=== SOURCE RECORDS ===

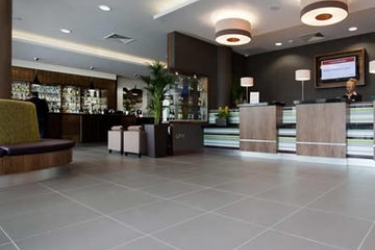Hotel Jurys Inn Bradford: Reception BRADFORD
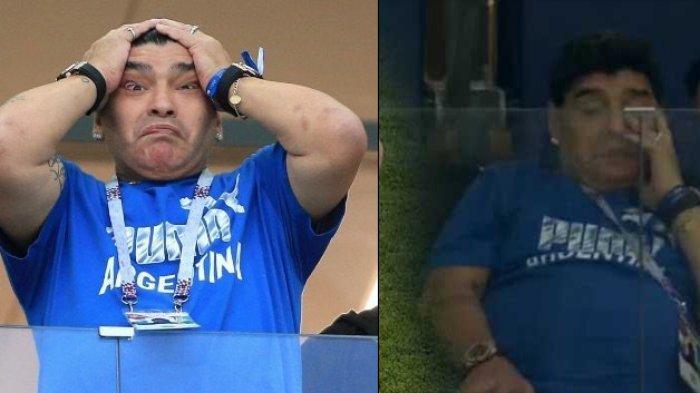 Dibantai Kroasia 3-0 Tanpa Ampun, Air Mata Legenda Argentina Maradona Pecah di Tribun Penonton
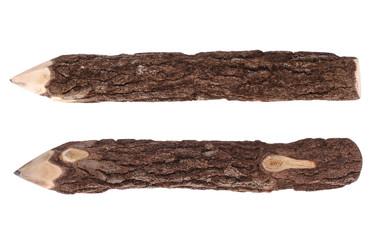 Pencil  Wood Bark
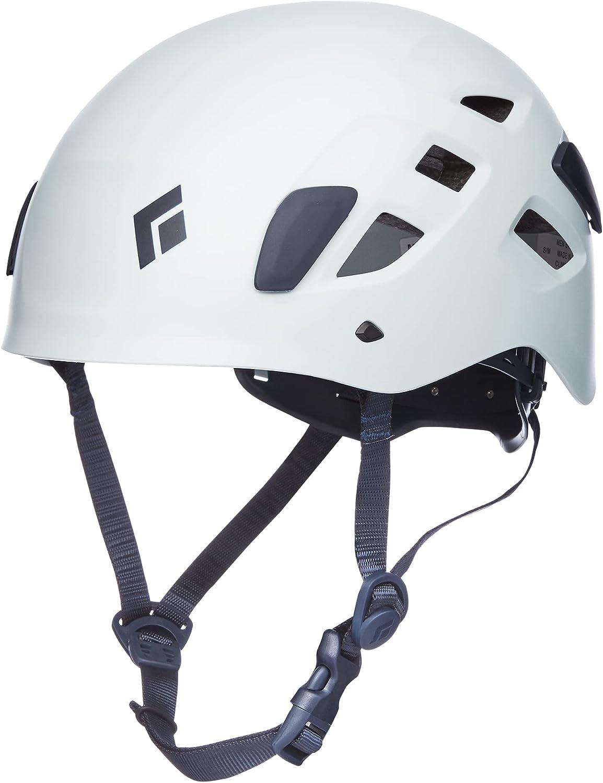 Black Diamond Equipment - Half Dome Helmet - Rain - Medium/Large : Sports & Outdoors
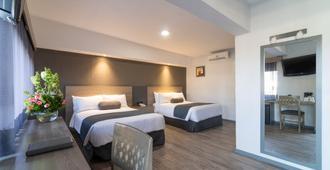 Hotel Malibu - Guadalajara - Phòng ngủ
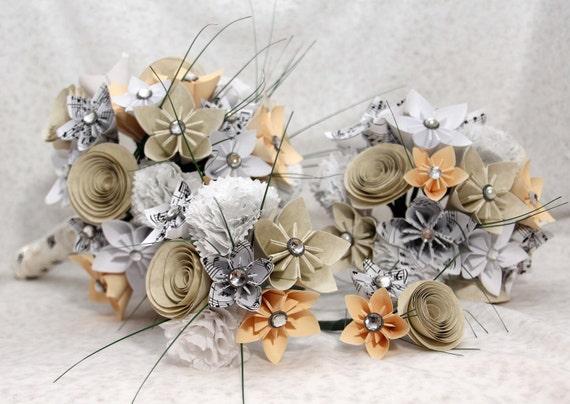 Paper Wedding Bouquet Set of 8 arrangements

===

ABOUT THIS EXERCISE
Each line above should be written out again exactly, and no picture should appear in the copy.

WRITTEN RESPONSE
Hotel Jurys Inn Bradford: Reception BRADFORD
 Dibantai Kroasia 3-0 Tanpa Ampun, Air Mata Legenda Argentina Maradona Pecah di Tribun Penonton
 Pencil  Wood Bark
 Black Diamond Equipment - Half Dome Helmet - Rain - Medium/Large : Sports & Outdoors
 Hotel Malibu - Guadalajara - Phòng ngủ
 Paper Wedding Bouquet Set of 8 arrangements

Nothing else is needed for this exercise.